ArticlePDF Available

Automating XML mark-up using a two stage machine learning technique

Authors:

Abstract and Figures

We introduce a novel two-stage automatic XML mark-up system, which combines the WEBSOM approach to document categorisation in conjunction with the C5 inductive learning algorithm. The WEBSOM method clusters the XML marked-up documents such that semantically similar documents lie close together on a Self-Organising Map (SOM). The C5 algorithm automatically learns and applies mark-up rules derived from the nearest SOM neighbours of an unmarked document. The system learns from mark-up errors to improve accuracy. The automatically marked-up documents produced by the system are also categorized on the Self-Organizing Map, to further refine SOM's document coverage.
Content may be subject to copyright.
Automating XML mark-up using a two stage
machine learning technique
Shazia Akhtar, Ronan G. Reilly, John Dunnion
Department of Computer Science,
University College Dublin
Belfield, Dublin 4.
E-mail: shazia.akhtar@ucd.ie
Abstract. We introduce a novel two-stage automatic XML mark-up system, which combines the
WEBSOM approach to document categorisation in conjunction with the C5 inductive learning
algorithm. The WEBSOM method clusters the XML marked-up documents such that semantically
similar documents lie close together on a Self-Organising Map (SOM). The C5 algorithm
automatically learns and applies mark-up rules derived from the nearest SOM neighbours of an
unmarked document. The system learns from mark-up errors to improve accuracy. The
automatically marked-up documents produced by the system are also categorized on the Self-
Organizing Map, to further refine SOM’s document coverage.
Keywords. automatic mark-up, C5/See5, machine learning, Self-Organizing Map, WEBSOM,
XML.
1. Introduction
With the advent of hypertext and hypermedia, vast amounts of information are now accessible in
electronic form. This ever-increasing quantity of information has created a need for intelligent
management and retrieval techniques. The requirement has become more pressing with the
dramatic growth of the World Wide Web. Hypertext is a continuously developing technology for a
variety of textual and non-textual applications in the fields of education, computer science,
information science, and many others. Currently, there are many hypertext retrieval systems but
the techniques they use are not content-sensitive, and consequently not optimal for accurate
retrieval. The most widely used mark-up language, hypertext mark-up language (HTML), deals
with the format and layout of documents, but is quite inflexible in the aspects of document structure
that it can represent. SGML is an extensible markup language and can be used to overcome the
limitations of HTML. It is, however, complex, expensive to use, and not compatible with the web.
####
Reproduce the passage of the XML mark-up paper starting at "ArticlePDF Available" and ending at "subject to copyright.", substituting "SOM-based" for every occurrence of "WEBSOM".

Captioned web image data:
####
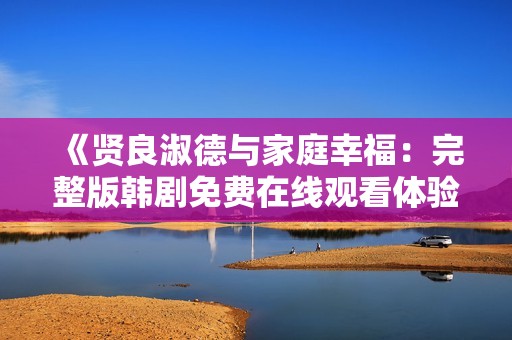 《贤良淑德与家庭幸福：完整版韩剧免费在线观看体验》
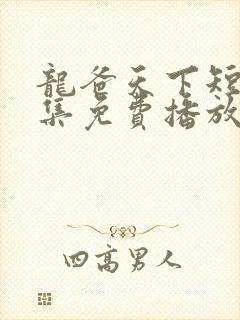 龙爸天下短剧全集免费播放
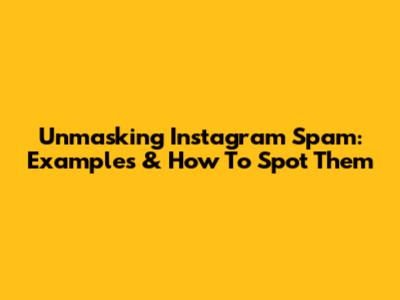 Unmasking Instagram Spam: Examples & How To Spot Them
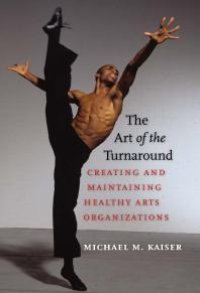 cover of the book The Art of the Turnaround : Creating and Maintaining Healthy Arts Organizations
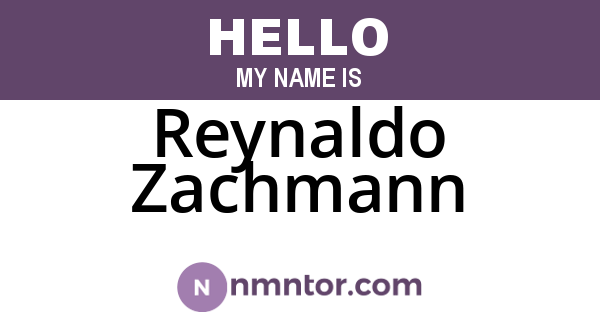 Reynaldo Zachmann
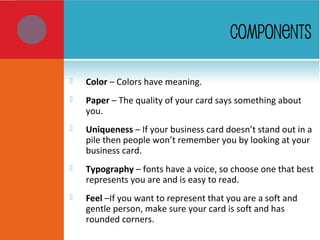  Color – Colors have meaning.
 Paper – The quality of your card says something about
you.
 Uniqueness – If your business card doesn’t stand out in a
pile then people won’t remember you by looking at your
business card.
 Typography – fonts have a voice, so choose one that best
represents you are and is easy to read.
 Feel –If you want to represent that you are a soft and
gentle person, make sure your card is soft and has
rounded corners.
COMPONENTS
 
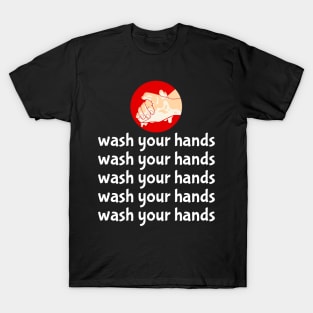 Wash Your Hands T-Shirt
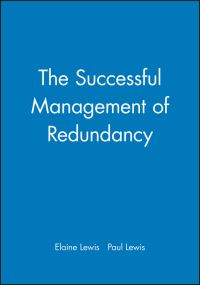 Book Cover for The Successful Management of Redundancy by Paul G Lewis
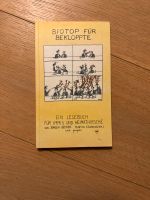 Biotop für Bekloppte : ein Lesebuch für Immis und Heimathirsche. Köln - Lindenthal Vorschau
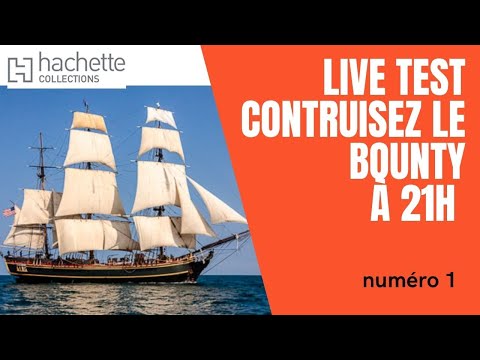 [live] Test contruisez le Bounty / etape 1/ Hachette collection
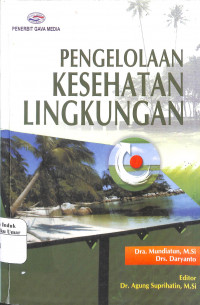 PENGELOLAAN KESEHATAN LINGKUNGAN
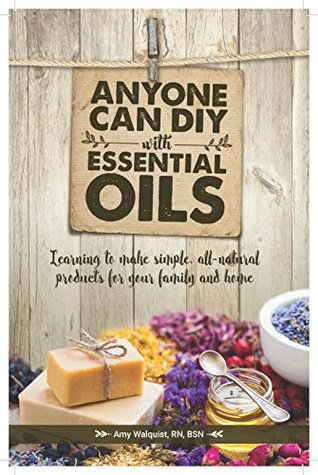 Full Download Anyone Can DIY With Essential Oils: Learning to make simple, all-natural products for your family and home - Amy Walquist | PDF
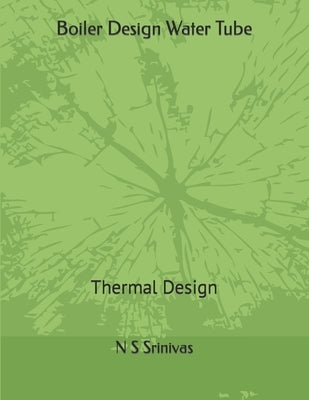 Boiler Design Water Tube: (For Thermal Designers) by Srinivas Er, N. S.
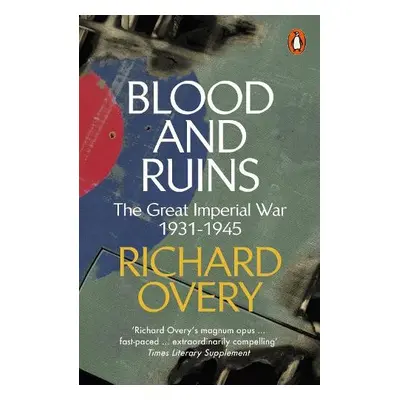 Blood and Ruins - Overy, Richard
####
## RESULT
ArticlePDF Available

Automating XML mark-up using a two stage machine learning technique

Authors:

Abstract and Figures

We introduce a novel two-stage automatic XML mark-up system, which combines the SOM-based approach to document categorisation in conjunction with the C5 inductive learning algorithm. The SOM-based method clusters the XML marked-up documents such that semantically similar documents lie close together on a Self-Organising Map (SOM). The C5 algorithm automatically learns and applies mark-up rules derived from the nearest SOM neighbours of an unmarked document. The system learns from mark-up errors to improve accuracy. The automatically marked-up documents produced by the system are also categorized on the Self-Organizing Map, to further refine SOM's document coverage.
Content may be subject to copyright.